## Begin Material to process

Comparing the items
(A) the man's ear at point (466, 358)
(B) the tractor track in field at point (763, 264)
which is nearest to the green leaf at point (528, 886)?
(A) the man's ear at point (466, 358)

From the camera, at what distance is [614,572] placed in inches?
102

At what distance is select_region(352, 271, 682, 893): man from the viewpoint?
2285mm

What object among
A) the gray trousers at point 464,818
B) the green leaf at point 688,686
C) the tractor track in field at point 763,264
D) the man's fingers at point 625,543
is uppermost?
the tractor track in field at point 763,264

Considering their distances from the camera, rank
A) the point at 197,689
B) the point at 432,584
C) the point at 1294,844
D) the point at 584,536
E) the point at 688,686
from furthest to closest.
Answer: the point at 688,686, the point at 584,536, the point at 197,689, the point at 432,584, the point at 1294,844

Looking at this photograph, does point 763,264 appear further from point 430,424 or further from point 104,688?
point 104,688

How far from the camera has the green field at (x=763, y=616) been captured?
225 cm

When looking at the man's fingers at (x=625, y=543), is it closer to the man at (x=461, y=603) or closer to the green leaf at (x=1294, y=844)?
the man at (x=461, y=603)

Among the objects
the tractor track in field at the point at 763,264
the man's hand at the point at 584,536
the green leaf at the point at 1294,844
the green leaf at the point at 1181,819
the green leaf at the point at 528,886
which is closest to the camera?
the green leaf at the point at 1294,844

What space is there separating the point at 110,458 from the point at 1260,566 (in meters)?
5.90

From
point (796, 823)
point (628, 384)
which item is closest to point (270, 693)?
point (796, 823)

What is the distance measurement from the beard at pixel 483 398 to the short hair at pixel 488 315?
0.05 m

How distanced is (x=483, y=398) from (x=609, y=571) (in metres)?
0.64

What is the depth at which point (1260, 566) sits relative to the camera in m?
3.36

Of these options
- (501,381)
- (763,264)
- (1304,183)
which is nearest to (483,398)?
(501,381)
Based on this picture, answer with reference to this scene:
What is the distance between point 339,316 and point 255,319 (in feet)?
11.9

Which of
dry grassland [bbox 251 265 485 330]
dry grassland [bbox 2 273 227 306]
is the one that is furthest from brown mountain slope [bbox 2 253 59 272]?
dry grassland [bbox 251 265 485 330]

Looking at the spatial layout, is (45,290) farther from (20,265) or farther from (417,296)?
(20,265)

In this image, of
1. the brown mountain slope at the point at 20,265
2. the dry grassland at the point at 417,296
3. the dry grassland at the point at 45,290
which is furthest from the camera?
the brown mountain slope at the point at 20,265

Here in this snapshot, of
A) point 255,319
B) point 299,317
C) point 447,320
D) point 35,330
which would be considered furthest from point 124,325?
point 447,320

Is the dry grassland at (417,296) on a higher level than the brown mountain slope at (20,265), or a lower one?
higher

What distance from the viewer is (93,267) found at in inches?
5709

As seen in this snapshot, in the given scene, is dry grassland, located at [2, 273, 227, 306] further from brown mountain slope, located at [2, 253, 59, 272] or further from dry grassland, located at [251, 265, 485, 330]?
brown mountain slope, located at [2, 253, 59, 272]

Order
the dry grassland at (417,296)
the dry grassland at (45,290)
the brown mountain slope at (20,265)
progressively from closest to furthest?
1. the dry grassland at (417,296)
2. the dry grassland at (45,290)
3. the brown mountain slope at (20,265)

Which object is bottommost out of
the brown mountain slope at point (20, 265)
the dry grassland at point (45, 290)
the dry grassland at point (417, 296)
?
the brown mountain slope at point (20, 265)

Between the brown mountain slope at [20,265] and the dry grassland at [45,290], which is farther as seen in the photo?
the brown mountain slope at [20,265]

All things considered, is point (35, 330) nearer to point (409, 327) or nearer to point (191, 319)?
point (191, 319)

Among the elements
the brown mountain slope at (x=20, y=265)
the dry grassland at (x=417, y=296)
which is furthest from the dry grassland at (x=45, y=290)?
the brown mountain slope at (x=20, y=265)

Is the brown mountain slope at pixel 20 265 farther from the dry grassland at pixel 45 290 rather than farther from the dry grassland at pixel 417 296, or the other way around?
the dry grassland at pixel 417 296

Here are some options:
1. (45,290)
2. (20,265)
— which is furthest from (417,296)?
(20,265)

## End Material to process

### The exercise:
Starting with the line that contains "Which object is bottommost out of", return each line through the last one of the data above, exactly as written and nothing more.

### Answer:
Which object is bottommost out of
the brown mountain slope at point (20, 265)
the dry grassland at point (45, 290)
the dry grassland at point (417, 296)
?
the brown mountain slope at point (20, 265)

Between the brown mountain slope at [20,265] and the dry grassland at [45,290], which is farther as seen in the photo?
the brown mountain slope at [20,265]

All things considered, is point (35, 330) nearer to point (409, 327) or nearer to point (191, 319)?
point (191, 319)

Among the elements
the brown mountain slope at (x=20, y=265)
the dry grassland at (x=417, y=296)
which is furthest from the dry grassland at (x=45, y=290)?
the brown mountain slope at (x=20, y=265)

Is the brown mountain slope at pixel 20 265 farther from the dry grassland at pixel 45 290 rather than farther from the dry grassland at pixel 417 296, or the other way around?
the dry grassland at pixel 417 296

Here are some options:
1. (45,290)
2. (20,265)
— which is furthest from (417,296)?
(20,265)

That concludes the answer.